Just eight months ago we visited San Diego for the first time. I thought it was a nice place for a vacation because of its touristy façade and slammin’ beach scene, but I quickly dismissed it as a place to call home.

Now with a midwest winter fast approaching, the SoCal lifestyle is feeling irresistibly appealing. I mentioned the idea of moving to my mom. “Ooh, you know that San Diego is rated one of the best places to live in the country,” she said. Mm yeah. No surprise. SoCal is blessed with two of the most basic requirements for happiness: sun and surf. I declare need of the former; Kirk, the latter.

In truth, I love the Midwest. It’s where I’m from. My family and Kirk’s family are from Wisconsin and Michigan, respectively. I understand the culture here. I subconsciously plan to raise (at least for a good portion of the time) my eventual children here. My ties to this place are everlasting.

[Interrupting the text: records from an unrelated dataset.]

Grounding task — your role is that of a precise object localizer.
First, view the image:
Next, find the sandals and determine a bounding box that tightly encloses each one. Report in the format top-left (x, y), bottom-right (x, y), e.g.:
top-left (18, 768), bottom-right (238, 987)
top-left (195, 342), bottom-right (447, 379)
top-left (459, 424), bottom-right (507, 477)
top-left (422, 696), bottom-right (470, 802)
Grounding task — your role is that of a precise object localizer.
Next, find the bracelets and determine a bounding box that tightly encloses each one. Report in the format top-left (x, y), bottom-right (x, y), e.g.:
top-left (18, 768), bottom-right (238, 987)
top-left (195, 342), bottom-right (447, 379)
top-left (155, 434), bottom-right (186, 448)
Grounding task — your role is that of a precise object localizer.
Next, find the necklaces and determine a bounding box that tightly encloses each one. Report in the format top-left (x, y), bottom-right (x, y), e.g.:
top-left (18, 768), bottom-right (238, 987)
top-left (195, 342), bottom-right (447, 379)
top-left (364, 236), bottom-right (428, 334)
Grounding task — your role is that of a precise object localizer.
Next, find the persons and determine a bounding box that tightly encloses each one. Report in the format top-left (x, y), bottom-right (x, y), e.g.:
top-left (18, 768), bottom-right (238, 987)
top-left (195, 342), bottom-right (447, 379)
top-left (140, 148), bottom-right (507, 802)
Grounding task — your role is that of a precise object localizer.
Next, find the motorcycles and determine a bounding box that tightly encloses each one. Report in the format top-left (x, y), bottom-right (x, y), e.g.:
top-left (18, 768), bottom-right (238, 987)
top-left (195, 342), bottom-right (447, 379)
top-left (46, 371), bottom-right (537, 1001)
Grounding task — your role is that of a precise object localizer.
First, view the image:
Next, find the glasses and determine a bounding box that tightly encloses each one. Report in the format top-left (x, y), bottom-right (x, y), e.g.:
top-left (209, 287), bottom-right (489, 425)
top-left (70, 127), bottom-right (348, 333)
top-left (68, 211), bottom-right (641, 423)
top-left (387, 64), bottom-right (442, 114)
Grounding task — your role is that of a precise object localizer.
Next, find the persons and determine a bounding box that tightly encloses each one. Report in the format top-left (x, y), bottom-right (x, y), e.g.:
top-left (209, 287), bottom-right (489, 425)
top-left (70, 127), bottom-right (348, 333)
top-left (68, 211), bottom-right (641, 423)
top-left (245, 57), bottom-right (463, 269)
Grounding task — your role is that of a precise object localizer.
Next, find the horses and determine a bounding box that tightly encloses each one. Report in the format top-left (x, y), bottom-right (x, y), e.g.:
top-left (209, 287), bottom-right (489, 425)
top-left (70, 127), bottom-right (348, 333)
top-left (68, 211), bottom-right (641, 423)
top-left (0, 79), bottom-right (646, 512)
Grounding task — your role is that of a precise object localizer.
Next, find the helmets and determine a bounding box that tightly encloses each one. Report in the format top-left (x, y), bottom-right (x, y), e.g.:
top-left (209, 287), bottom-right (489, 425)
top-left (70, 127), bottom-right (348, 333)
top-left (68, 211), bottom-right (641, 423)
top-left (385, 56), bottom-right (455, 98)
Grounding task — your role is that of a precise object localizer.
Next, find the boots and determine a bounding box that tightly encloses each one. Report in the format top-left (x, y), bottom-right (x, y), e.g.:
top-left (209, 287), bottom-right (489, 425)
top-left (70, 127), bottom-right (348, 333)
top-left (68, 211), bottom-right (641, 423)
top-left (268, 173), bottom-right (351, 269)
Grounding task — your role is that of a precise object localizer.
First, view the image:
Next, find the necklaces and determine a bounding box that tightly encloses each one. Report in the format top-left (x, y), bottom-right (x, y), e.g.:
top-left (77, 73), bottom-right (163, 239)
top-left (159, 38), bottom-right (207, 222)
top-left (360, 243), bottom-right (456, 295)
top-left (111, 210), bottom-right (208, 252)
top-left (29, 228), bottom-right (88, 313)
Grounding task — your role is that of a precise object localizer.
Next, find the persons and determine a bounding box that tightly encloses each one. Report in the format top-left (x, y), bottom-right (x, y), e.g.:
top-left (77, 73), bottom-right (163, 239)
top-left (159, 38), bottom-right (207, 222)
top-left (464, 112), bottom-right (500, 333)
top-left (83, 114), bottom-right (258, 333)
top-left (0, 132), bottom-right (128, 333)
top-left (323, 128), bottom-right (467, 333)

What I love most about the Midwest are its four seasons. Summer is so marvelous with its hot days and mildly cool nights. Nothing beats relaxing on a lake, floating on a inner-tube next to (of course) a boat, with a Bell’s Oberon in hand. The richness of Fall is next to none. Intense yellows, oranges and reds gracing every tree, majestically yielding to the season’s end. Winter is serenely beautiful in its own right – and here’s where the Midwest loses its charm – but it is so damn cold. And dark. Forced to retreat into a little box (house) every winter and shivering because heating the box costs so much, it  just gets me down. By the time Spring is slated to arrive, it can’t hurry in fast enough. Usually I grit my teeth and bear Winter because I know doing so will condition me to appreciate the warm months so much more. But, that psychological trick isn’t going to get me through the season of awful wet and cold every year for the rest of my life. I want a break. I want a year or two in SoCal. Or as Kirk notes, ‘we wanna get the hell outta dodge.’

This noble desire to chase down the ideal climate is all well and good, but there are a handful of downsides. First off: moving costs. Cross-country relocation is expensive, usually requiring a U-Haul, loads of gas, multiple restaurant stops, temporary housing, new furniture and restocking of household supplies.

Secondly, we would again be leaving family and friends. The upside is we actually have a handful of friends already living in San Diego that we could hang out with. No doubt they’d also prove to be invaluable guides to the area.

Thirdly: jobs. Neither of us are tied here by a great job. The movie gigs we had this summer were fun, but were so infrequent they can’t be trusted. Michigan’s economy isn’t the greatest for getting a job at the present, and we’ve already spent time in one of the only Midwestern cities that’s still booming – Chicago. Kirk and I have both applied to a few jobs in San Diego, and we’ve each heard back from an interested company. Neither position, however, is a sure bet as of now.

The cards are on the table. Ohh what to do, what to do? What do you think we should do?